Le buteh est une variation importante des motifs floraux. Le mot buteh se traduit par « arbuste » ou « palmettes ». Ce motif est commun à l’art persan [22]. Il est parfois représenté géométriquement d’une manière stylisée, et parfois d’une manière réaliste en utilisant des lignes courbes. Dans les deux cas, il existe de nombreuses façons différentes de représenter le buteh. Dans certains cas, les représentations peuvent indiquer la région d’origine d’un objet. Un autre nom désignant le motif buteh est mir-e buteh, ce terme ne faisant cependant pas référence à Mir Serâband (un type de tapis). Buteh désigne un large ensemble, alors que l’on parle de mir-e buteh pour une représentation asymétrique. Celle-ci est très ancienne, elle apparaît déjà dans les illustrations d’un ballon en cuir du Ve siècle [23]. Cette provenance ancienne du motif pourrait suggérer une continuation de la palmette assyrienne. Une autre hypothèse serait que le buteh s’est développé à partir de la forme d’une herbe indienne [24]. On a supposé que le buteh portait une signification symbolique, comme des yeux supposés protéger contre le Mal [25]. Mais il n’existe aucune preuve permettant de confirmer cette hypothèse. D’après Cammann, le buteh est une représentation de « l’oiseau-soleil », une créature allégorique qui garde l’entrée du paradis islamique et préislamique dans le Moyen-Orient [26]. Dans leur forme définitive et typique, les motifs de type buteh n’apparaissent que jusque après le XVIIIe siècle [27]. Cependant le buteh avait déjà existé avant cette date sous des formes moins reconnues. La plupart du temps, le buteh n’apparaît pas sur les armes et armures dans la même forme réaliste qu’il prend généralement sur les tapis après le XVIIIe siècle. Les motifs de type buteh sont plus fréquemment représentés sous des formes géométriques et stylisées plutôt que réalistes. Ce sont ces mêmes formes réalistes que l’on retrouve souvent dans les environs du Khorâssân. Ces formes portant des fleurs bien visibles avec des lignes courbes pourraient être un reflet d’une influence indienne.

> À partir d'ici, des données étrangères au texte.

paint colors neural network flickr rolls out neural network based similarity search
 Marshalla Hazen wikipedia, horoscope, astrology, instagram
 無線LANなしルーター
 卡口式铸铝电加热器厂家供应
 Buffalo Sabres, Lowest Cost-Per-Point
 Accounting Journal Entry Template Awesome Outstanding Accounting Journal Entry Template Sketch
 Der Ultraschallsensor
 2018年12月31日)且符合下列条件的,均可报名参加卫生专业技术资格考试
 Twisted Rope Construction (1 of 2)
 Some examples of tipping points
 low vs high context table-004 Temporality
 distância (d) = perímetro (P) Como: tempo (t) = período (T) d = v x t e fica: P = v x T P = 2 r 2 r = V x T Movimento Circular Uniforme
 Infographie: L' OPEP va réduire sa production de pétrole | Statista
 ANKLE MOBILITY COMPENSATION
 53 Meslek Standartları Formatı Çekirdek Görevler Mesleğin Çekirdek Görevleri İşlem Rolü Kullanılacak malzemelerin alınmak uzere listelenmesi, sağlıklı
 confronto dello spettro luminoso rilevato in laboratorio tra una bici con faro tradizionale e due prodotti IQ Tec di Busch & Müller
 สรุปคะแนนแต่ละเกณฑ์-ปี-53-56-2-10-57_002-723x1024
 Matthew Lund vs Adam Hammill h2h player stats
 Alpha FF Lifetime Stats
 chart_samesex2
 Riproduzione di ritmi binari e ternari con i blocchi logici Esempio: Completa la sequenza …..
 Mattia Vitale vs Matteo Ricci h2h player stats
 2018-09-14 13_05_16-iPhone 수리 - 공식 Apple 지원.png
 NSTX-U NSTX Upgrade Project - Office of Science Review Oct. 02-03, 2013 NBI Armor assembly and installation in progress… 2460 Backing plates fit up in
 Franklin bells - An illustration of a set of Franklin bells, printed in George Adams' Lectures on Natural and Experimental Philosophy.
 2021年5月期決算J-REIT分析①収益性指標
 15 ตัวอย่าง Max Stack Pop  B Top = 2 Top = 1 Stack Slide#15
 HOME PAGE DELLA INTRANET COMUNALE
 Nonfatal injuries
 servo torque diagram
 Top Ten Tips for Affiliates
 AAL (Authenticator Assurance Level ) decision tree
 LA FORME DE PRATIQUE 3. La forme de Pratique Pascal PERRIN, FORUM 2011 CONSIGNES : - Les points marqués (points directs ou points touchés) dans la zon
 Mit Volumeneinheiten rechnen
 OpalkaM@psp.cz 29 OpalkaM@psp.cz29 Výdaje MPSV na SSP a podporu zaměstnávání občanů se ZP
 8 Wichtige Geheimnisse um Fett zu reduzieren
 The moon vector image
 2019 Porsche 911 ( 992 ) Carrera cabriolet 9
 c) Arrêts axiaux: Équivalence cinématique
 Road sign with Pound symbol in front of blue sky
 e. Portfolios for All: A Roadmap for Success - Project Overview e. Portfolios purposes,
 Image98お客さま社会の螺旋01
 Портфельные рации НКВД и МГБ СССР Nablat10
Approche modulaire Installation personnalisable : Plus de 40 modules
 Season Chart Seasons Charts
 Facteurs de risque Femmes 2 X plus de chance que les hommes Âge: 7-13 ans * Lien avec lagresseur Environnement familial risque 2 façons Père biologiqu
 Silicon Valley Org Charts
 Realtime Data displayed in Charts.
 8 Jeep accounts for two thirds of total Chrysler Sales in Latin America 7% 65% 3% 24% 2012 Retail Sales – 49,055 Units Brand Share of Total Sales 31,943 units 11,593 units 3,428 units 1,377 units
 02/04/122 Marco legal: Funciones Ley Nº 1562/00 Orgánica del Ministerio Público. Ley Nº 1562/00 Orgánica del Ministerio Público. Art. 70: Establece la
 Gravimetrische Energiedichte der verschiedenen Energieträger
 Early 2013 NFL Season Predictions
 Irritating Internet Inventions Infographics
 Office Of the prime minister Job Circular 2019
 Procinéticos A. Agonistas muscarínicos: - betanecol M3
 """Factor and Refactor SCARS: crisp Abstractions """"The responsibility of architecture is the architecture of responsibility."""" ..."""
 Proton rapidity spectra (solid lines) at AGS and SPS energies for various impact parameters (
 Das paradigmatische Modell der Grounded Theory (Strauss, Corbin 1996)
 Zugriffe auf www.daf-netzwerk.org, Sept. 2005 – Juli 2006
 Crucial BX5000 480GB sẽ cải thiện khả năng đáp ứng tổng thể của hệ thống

Les formes spirales qui se trouvent parfois sur des épées sassanides sont les précurseurs des motifs floraux. Elles constituent des symboles primordiaux et universels, qui représentent le mouvement circulaire du soleil dans le ciel [28].

Poignée d’une épée sassanide
Voir Moshtagh Khorasani (2010, cat. 6).

Plus tard, elles ont évolué pour devenir des formes de feuilles appelées eslimi, comme parties des motifs floraux. Cependant, leur symbolisme est resté le même. Parfois, sur certaines armes ou armures, les formes en spirale ont été utilisées avec d’autres représentations, par exemple un chien courant [29]. Il faut cependant bien noter que la représentation des tiges dans ce cas n’est pas un motif floral habituel.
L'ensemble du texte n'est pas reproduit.